Eevans updated the task description. (Show Details)
Eevans added subscribers: Eevans, fgiunchedi, akosiaris.
$ for host in 1 2 3 4 5 6; do echo -n "restbase100$host: "; nodetool -h restbase100$host getcompactionthroughput; done
restbase1001: Current compaction throughput: 24 MB/s
restbase1002: Current compaction throughput: 24 MB/s
restbase1003: Current compaction throughput: 24 MB/s
restbase1004: Current compaction throughput: 24 MB/s
restbase1005: Current compaction throughput: 24 MB/s
restbase1006: Current compaction throughput: 24 MB/s
$ for host in 1 2 3 4 5 6; do echo -n "restbase100$host: "; nodetool -h restbase100$host 

fyi you can do for i in {1..6} :)

Compaction throughput is now set at 128 MB/s, but with only 2 compaction threads, actual throughput seems to be limited to about ~50MB/s. Pending compactions seems to be leveling off a bit though, so I'm going to leave everything as-is for the evening, and look into raising concurrency tomorrow.

cassandra_pending_compactions-01.png (502×1 px, 54 KB)

After letting it run over night, it would seem that 1-4 are in OK shape, steadily trending down, but 5 and 6 (the two nodes involved in the recent bootstrap operation) are headed for trouble.

I'll put together a patch for configuring a larger compaction thread pool.

cassandra_pending_compactions-02.png (444×1 px, 59 KB)

Change 197911 had a related patch set uploaded (by Eevans):
overrid-able concurrent_compactors setting

https://gerrit.wikimedia.org/r/197911

Change 197915 had a related patch set uploaded (by Eevans):
increase compaction throughput and concurrency

https://gerrit.wikimedia.org/r/197915

thanks for looking into this! what are reasonable thresholds we should alert on?

Change 197911 merged by Ori.livneh:
overrid-able concurrent_compactors setting

https://gerrit.wikimedia.org/r/197911

Change 197915 merged by Faidon Liambotis:
increase compaction throughput and concurrency

https://gerrit.wikimedia.org/r/197915

Update: pending compactions are now all trending downward. Monitoring will continue.
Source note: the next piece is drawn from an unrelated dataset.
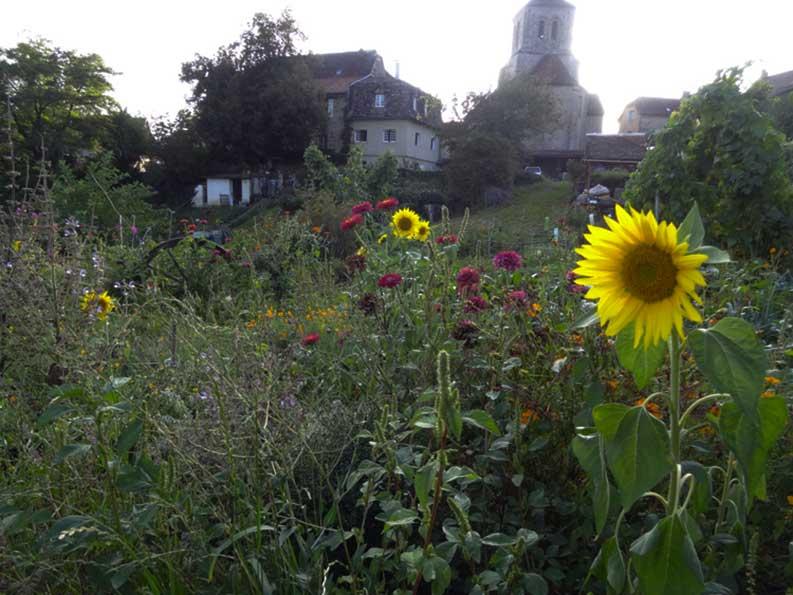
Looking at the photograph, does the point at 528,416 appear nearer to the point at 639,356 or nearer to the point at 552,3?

cassandra_pending_compactions-03.png (500×1 px, 88 KB)

Change 198781 had a related patch set uploaded (by Eevans):
increased compaction concurrency and throughput

https://gerrit.wikimedia.org/r/198781

Change 198781 merged by Gage:
increased compaction concurrency and throughput

https://gerrit.wikimedia.org/r/198781

We also enabled trickle_fsync, which made a big difference to latency under heavy write load by writing changes out continuously rather than waiting for the VM subsystem to flush dirty pages in big bursts. We can now run full compactions with no noticeable request latency impact & iowait limited to around 1%.

Overall it looks like the new settings have given us a bit of space to keep up with compactions without affecting latency. We are however also seeing typical signs of more storage per instance not being such a good idea (GC primarily), so are looking into setting up multiple instances per hw node. See T93790: Expand RESTBase cluster capacity for a discussion of the options.

@Eevans, should we close this task now, or should we keep it open until we have an alert for the compaction backlog?

@GWicke, I think it should be closed; The original issue is for all intents solved. We can track the threshold alert in T78514, or create a new one.

Eevans updated the task description. (Show Details)
Eevans set Security to None.